Türkiye’de son zamanlarda ve geçmişe de dayanan farklı bir duruş var. Modern İslam adı altında insanlara takdim edilen, daha çok meal ağırlıklı bir yapılanmayla giden ve televizyonlarda da, kökü sağlam bir gelenekten gelen tasavvufa ve hatta temelinde İslam olan pek çok konulara da muhalif duran bir tarz var. Kur’an, Peygamber ve ümmet ilişkisi kaçınılmaz bir zincir. Bu hat, bu bağlılık nasıl sağlıklı oturtulabilir? Bu zincirde bir kopukluk varmış gibi addedip “Bize Kur’an yeter.” gibi bir kurgu var bu insanların kafasında. Bu durumu İslam ilim geleneği açısından nasıl değerlendiriyorsunuz?

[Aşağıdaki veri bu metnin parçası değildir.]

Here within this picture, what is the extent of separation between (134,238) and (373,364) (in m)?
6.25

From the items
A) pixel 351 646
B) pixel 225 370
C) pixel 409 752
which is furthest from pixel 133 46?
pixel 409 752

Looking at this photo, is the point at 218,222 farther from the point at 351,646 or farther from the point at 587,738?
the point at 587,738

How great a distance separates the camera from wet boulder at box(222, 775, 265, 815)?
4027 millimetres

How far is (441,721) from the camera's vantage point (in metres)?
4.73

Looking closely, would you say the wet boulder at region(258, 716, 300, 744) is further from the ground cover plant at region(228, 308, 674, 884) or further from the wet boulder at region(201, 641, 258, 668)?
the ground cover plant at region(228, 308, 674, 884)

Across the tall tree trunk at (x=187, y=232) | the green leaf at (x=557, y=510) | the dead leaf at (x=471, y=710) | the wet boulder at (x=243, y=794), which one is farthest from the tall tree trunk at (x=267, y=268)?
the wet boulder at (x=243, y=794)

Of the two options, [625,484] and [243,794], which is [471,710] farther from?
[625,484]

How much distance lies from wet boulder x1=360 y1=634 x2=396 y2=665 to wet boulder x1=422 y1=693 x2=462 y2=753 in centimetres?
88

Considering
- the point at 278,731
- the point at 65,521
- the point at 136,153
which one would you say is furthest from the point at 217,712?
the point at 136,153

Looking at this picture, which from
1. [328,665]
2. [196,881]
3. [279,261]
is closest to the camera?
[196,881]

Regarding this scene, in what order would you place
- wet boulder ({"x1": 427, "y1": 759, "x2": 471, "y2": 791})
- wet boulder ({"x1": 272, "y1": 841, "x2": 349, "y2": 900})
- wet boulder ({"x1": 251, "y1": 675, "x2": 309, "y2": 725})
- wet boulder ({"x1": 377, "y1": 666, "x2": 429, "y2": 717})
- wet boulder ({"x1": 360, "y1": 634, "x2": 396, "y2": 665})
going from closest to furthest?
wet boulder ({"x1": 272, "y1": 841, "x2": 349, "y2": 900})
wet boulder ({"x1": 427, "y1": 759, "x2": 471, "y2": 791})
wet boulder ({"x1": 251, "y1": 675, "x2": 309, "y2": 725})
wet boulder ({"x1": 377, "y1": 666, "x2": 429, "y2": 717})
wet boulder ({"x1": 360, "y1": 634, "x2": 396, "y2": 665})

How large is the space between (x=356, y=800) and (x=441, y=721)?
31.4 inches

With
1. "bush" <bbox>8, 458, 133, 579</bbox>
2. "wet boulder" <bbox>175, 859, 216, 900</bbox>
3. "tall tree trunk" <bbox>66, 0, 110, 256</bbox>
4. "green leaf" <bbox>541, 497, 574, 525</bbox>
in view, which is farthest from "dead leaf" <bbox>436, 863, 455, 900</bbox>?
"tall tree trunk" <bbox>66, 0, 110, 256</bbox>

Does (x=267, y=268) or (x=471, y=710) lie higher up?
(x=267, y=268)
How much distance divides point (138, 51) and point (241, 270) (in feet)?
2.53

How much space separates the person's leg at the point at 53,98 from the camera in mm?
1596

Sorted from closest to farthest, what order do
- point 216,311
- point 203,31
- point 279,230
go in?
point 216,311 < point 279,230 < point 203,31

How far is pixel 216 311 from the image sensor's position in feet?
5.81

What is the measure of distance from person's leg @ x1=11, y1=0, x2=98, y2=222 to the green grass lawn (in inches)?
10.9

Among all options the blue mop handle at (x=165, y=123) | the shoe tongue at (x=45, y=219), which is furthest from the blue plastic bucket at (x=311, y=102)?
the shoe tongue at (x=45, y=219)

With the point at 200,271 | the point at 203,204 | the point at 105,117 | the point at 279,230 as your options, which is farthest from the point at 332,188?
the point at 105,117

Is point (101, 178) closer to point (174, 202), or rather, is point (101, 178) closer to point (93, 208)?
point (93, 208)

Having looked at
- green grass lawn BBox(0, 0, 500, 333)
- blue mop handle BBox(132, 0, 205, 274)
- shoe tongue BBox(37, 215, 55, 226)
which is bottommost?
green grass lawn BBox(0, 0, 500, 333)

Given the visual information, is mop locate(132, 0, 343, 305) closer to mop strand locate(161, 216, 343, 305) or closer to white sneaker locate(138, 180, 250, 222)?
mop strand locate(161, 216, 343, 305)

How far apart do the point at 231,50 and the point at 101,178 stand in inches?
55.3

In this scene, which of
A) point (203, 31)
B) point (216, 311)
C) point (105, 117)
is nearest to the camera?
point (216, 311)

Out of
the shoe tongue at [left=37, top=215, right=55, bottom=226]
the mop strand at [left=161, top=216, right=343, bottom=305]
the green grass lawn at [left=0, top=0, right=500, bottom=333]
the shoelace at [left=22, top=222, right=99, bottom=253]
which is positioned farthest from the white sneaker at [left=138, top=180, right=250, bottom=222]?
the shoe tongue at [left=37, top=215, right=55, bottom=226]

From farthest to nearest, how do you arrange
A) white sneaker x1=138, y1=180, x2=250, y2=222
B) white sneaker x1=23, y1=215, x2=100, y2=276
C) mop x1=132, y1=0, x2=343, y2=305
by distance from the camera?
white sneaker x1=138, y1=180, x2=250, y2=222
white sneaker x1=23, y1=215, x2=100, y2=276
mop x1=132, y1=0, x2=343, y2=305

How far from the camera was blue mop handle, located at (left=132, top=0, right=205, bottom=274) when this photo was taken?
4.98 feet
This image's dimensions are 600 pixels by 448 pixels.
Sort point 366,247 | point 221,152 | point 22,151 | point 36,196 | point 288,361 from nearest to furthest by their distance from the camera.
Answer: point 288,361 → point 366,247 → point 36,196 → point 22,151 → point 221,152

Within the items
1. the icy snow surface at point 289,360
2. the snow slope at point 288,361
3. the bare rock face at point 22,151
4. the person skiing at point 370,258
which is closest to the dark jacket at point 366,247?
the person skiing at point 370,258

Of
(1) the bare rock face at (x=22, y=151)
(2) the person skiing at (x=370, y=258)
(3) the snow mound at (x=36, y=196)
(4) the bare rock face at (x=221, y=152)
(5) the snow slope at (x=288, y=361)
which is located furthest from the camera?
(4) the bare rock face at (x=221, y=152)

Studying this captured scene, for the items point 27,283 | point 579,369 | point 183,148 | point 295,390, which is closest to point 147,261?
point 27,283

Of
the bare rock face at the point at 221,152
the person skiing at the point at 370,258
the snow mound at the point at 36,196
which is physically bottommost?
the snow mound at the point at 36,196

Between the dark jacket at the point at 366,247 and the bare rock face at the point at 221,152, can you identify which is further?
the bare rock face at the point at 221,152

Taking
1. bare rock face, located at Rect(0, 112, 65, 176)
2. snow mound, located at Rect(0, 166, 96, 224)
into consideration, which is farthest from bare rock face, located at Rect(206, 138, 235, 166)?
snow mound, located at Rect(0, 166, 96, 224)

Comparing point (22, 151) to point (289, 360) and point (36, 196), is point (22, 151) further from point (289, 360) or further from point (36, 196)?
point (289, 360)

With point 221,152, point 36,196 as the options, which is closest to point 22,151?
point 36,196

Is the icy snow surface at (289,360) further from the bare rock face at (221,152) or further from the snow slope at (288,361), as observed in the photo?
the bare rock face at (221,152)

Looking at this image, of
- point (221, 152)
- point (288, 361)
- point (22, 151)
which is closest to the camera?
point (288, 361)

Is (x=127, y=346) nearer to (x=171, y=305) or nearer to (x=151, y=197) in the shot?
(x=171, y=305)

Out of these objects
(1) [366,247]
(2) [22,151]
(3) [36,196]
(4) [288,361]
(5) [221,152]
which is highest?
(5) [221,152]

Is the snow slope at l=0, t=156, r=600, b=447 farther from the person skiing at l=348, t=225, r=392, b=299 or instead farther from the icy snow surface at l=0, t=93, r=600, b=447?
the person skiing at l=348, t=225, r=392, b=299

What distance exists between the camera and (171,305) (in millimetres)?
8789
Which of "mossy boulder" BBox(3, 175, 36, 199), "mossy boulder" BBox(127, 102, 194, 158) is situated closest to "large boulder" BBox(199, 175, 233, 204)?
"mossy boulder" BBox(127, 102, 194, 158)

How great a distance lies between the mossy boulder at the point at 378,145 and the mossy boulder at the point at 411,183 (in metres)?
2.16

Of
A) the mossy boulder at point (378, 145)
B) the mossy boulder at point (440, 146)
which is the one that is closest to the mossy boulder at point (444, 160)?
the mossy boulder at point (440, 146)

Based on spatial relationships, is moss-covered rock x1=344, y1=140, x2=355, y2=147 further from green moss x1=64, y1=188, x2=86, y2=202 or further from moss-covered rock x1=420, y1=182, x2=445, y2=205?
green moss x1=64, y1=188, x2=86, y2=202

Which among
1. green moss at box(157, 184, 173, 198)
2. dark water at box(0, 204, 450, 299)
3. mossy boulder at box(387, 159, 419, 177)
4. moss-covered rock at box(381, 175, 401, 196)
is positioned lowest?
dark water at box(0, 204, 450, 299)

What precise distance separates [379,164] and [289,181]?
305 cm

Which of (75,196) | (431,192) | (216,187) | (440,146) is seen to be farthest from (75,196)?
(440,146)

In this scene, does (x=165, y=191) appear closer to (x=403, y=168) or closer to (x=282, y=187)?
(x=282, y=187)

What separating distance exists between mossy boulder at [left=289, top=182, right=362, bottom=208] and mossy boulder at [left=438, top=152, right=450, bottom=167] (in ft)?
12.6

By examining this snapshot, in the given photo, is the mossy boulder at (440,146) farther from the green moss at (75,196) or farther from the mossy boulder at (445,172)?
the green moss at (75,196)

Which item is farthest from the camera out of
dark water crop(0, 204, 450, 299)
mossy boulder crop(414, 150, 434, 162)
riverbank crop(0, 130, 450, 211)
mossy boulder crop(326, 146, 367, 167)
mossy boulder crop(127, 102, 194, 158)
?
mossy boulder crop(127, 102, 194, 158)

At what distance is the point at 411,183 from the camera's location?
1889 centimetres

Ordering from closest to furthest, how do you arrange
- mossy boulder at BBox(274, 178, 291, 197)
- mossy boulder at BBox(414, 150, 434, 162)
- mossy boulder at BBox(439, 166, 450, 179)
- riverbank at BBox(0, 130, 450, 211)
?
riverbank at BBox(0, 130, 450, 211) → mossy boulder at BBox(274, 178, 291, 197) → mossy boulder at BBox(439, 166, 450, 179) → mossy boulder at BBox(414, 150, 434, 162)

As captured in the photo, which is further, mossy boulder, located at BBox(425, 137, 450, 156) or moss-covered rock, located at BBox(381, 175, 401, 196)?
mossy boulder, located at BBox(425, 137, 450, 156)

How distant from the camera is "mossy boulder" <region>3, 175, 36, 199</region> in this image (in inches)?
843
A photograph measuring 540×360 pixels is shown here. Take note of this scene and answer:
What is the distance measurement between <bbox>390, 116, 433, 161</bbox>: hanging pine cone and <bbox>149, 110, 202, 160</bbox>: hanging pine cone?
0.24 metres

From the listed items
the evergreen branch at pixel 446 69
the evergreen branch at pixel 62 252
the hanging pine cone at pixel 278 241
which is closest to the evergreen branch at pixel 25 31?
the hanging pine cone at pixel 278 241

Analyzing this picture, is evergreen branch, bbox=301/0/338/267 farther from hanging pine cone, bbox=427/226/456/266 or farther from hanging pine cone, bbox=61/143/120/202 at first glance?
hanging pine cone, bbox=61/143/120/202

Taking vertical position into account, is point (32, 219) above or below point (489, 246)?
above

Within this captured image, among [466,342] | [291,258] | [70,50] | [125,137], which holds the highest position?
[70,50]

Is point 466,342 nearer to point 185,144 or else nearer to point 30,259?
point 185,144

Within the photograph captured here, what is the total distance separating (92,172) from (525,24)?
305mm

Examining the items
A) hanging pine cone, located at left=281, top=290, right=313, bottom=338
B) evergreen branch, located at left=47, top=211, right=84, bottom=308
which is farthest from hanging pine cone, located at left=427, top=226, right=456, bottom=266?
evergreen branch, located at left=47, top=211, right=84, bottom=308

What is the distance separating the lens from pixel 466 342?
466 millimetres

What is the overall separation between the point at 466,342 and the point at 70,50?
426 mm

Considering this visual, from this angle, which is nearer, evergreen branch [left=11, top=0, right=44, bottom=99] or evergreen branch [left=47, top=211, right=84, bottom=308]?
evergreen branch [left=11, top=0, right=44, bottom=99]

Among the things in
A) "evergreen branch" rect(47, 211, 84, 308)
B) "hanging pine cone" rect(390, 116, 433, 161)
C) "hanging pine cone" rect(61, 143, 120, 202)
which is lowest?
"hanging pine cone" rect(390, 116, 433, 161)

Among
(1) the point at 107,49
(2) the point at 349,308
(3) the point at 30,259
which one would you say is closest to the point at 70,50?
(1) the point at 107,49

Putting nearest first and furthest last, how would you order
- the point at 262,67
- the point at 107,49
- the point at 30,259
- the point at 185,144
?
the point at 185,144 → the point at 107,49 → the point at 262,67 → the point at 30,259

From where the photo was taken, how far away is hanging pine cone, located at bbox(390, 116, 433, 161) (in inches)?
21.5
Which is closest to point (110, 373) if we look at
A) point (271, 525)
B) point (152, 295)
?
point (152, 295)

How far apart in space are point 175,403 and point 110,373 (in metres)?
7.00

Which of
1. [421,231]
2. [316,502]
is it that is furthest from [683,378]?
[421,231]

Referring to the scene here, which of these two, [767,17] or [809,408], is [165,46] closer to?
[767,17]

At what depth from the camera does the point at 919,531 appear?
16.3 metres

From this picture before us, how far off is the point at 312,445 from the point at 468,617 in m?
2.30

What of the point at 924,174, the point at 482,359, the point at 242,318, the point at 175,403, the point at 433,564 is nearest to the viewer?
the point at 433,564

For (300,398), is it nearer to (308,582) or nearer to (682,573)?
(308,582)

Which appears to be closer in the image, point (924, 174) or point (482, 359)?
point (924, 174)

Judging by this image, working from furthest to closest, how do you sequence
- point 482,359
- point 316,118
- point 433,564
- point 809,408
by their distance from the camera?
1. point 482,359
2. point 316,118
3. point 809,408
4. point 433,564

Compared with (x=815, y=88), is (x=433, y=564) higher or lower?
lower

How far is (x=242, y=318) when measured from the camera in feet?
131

Bu soru, çok geniş değerlendirilmesi gereken bir soru. Şunu ifade edeyim ki ne yazık ki memleketimizde dini, asli konumundan çıkarabilmek için birtakım yıkım faaliyetleri var. Bunlar şer güçler tarafından belirli programlar dahilinde yapılıyor. Artık her gruba birtakım görevler veriliyor. Mesela bir grup “mezheplere gerek yok” deyip bunu yaymaya çalışıyor. “Bize Kitap ve sünnet yeter. Herkes kitap ve sünneti eline alsın, anladığı şekilde amel etsin.” şeklinde bir yaklaşım… Halbuki mezheplerin dayandığı temel konu Kur’an-ı Kerim ve hadis-i şeriflerdir. Dolayısıyla mezhepleri inkâr etmek kişiyi dinsizliğe götüren bir köprüdür. Bu şekilde çalışan gruplara zaman zaman rastlıyoruz. Mesela bir konferansa gidiyorsunuz, konferans esnasında soru yazılı olarak sorulmuyor da  konferans sonunda adam kalkıyor ayağa, sesli bir şekilde “Mühim bir soru soracağım…” diyerek şov yapıyor. Ya da kitap imzalarken “Efendim merak ediyorum, Peygamberin mezhebi hangi mezhepti?” şeklinde soruyor. Biz artık bu soruların kışkırtma olduğunu bildiğimiz için o kişiye diyoruz ki: “Ey kardeşim! Bu soruyu Talu Hocaya sor diyenlere şöyle de: Bu soruyu sormak; ordu komutanının bölüğü hangi bölüktür, ordu komutanının mangası hangi mangadır sorusu kadar mantık dışıdır, akılsızlıktır.” Ordu komutanının bölüğü olur mu? Hepsi ona bağlı. Peygamberin mezhebi olur mu? Mezheplerin hepsi ona bağlı. Ayet-i kerimeler, hadis-i şerifler ortada. Ancak müçtehitlerimizin bazı tali konularda farklı yaklaşımları oluyor, konu hakkında ravilerin farklı rivayetleri oluyor ve bunlar değerlendirilip bir netice ortaya konuyor. Kısacası bir kısmı işe buradan başlıyor. Sonra bir bakıyorsun bir kısmı hadis-i şerifleri de inkâr ediyor. Sonra “Bize Kur’an yeter.” diyecek hale geliyor. İnkâr bir başladı mı onun sonu gelmez.  Halbuki “Kur’an bize yeter” diyen bile, yeni Müslüman olmuş birisinin eline Kur’an’ı verse ve o kişi Kur’an’ı okusa “Bunun açıklayıcı mahiyette bir kitabı olması lazım.” der ve onu arar. İşte o da hadis-i şeriflerdir. Bir kısım da var ki bunlar ayet ve hadisleri inkâr etmiyor ama onların yorumlarını farklı hale getiriyor. 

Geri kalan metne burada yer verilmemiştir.